Patriarchy’s continued impact on women is actively challenged. Progress is there but it’s slow and encounters frequent setbacks.
Comparatively patriarchy’s impact on men is often sidelined and doesn’t garner as much attention.
Men speaking against patriarchy feels like an oxymoron or the ultimate betrayal. Who wouldn’t want to be a man in a patriarchal system?
The answer, as I’ve witnessed, is most men.
From an early age, a lot of men find themselves placed in the role of an armoured knight, a naïve soldier of the patriarchy. We are expected to be ready to face any challenges that the world throws up and emerge victorious.
The origins of this ‘role’ derive from the inherent need within a patriarchal system to proactively challenge and fight other patriarchies. This requires literal man-power, and men willing to go to war, and make the ultimate sacrifice.
Compelling the majority of men to be prepared to give up their lives, requires considerable indoctrination. Indoctrination tells you that if aren’t willing to put everything on the line, there is something wrong with you. If you aren’t strong enough to perform when you are needed, there is something wrong with you.
A lot of men, throughout their lives, are expected to be strong, resilient, and unwavering in the face of adversity. The armour we wear is a collective construct of stoicism, emotional restraint, and the belief that seeking help is a sign of weakness. This armour protects us from judgments and vulnerabilities but can hinder growth, emotional well-being, and the ability to form genuine connections.
It can become an inseparable part of a man’s identity, shaping his perception of strength, vulnerability, and weakness.

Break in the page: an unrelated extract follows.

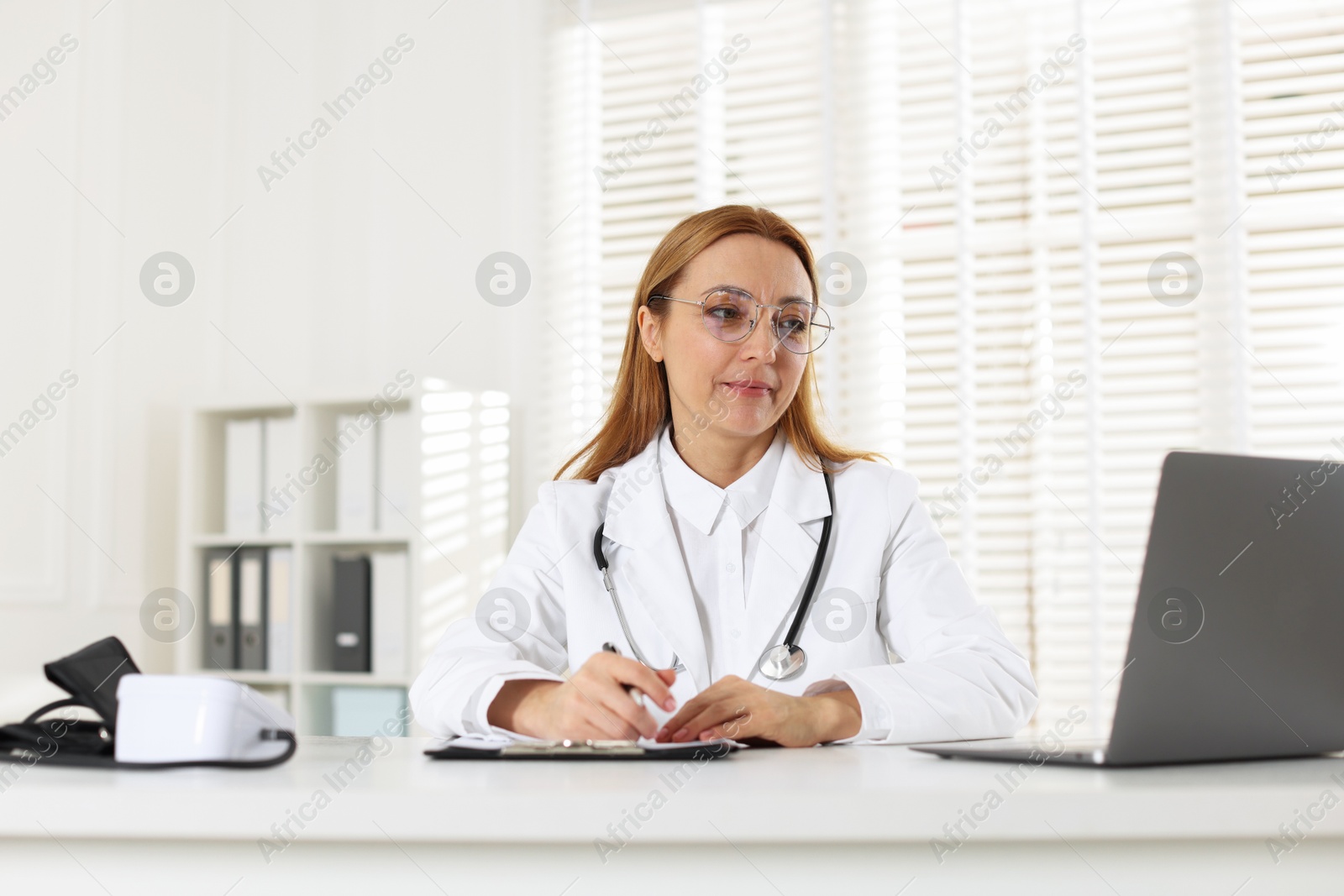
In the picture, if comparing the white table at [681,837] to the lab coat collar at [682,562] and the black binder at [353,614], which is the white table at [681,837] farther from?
the black binder at [353,614]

“Be a man” and “man up” are phrases that are uniquely conveyed to the male gender. And interestingly there is no female equivalent for the word ‘emasculating’.

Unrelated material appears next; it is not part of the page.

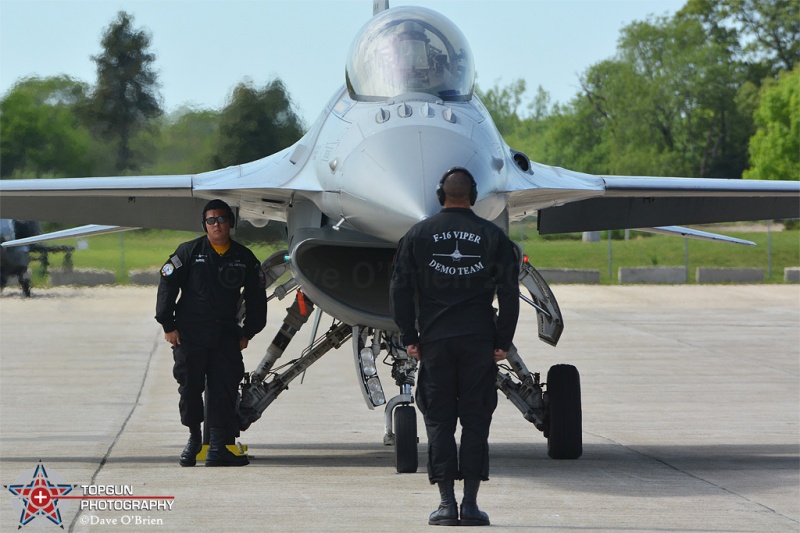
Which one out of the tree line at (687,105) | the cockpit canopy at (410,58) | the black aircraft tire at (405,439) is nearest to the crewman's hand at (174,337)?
the black aircraft tire at (405,439)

Choosing to step out of this defined role, often brings ridicule, bullying and exclusion, as many men can attest to.
It is a very difficult thing to do.
Just as a knight requires the assistance of squires to help him remove his armour, men often need support and understanding to dismantle the protective layers that have been built or imposed over time. Breaking free from the shackles of traditional masculinity is not a sign of defeat but a declaration of courage and growth.
Friends, family, mentors, therapists, coaches and support groups serve as the modern-day squires, offering a helping hand to assist in the delicate process of de-armouring.

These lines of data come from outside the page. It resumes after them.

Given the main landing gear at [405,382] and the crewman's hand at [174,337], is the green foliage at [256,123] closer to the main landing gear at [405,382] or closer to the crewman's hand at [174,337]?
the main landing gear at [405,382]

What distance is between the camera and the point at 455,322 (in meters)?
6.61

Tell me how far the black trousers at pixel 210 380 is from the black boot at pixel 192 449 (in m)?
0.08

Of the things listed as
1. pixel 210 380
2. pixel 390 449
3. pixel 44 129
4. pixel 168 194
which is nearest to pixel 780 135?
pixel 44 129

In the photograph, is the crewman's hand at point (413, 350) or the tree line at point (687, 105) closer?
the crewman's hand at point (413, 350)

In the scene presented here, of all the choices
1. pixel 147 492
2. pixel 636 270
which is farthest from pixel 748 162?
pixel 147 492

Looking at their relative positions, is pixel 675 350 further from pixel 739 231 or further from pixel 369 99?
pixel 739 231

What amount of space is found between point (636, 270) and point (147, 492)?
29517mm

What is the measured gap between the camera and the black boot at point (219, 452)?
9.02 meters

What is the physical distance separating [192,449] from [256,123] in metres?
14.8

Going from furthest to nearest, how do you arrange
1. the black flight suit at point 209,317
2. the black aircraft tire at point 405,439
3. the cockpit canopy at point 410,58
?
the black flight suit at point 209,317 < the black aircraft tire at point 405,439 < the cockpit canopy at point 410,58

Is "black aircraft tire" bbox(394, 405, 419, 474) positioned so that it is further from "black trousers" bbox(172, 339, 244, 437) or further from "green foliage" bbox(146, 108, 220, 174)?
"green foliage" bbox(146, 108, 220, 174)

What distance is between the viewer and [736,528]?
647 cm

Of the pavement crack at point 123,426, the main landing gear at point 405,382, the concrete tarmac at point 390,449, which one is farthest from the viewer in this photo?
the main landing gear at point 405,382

They encourage men to embrace vulnerability, express their emotions, and seek help without feeling inadequate. This support network helps men understand that seeking assistance doesn’t diminish their strength but empowers them to face their battles more authentically.
Just as a knight feels relief and liberation when his armour is removed, men experience a similar sense of freedom and peace when they shed the societal expectations that have bound them for so long.
It allows them to stand tall, unencumbered, and authentic in their feelings and experiences.
Underneath this armour they find themselves. And others start to see the real them too – instead of another reluctant knight within the patriarchy.
Removing the armour doesn’t diminish their heroism; instead, it showcases their bravery in confronting their struggles and evolving into their true selves.
Let us acknowledge this, extend our support, and create a world where men can be proud, unshielded, and truly empowered.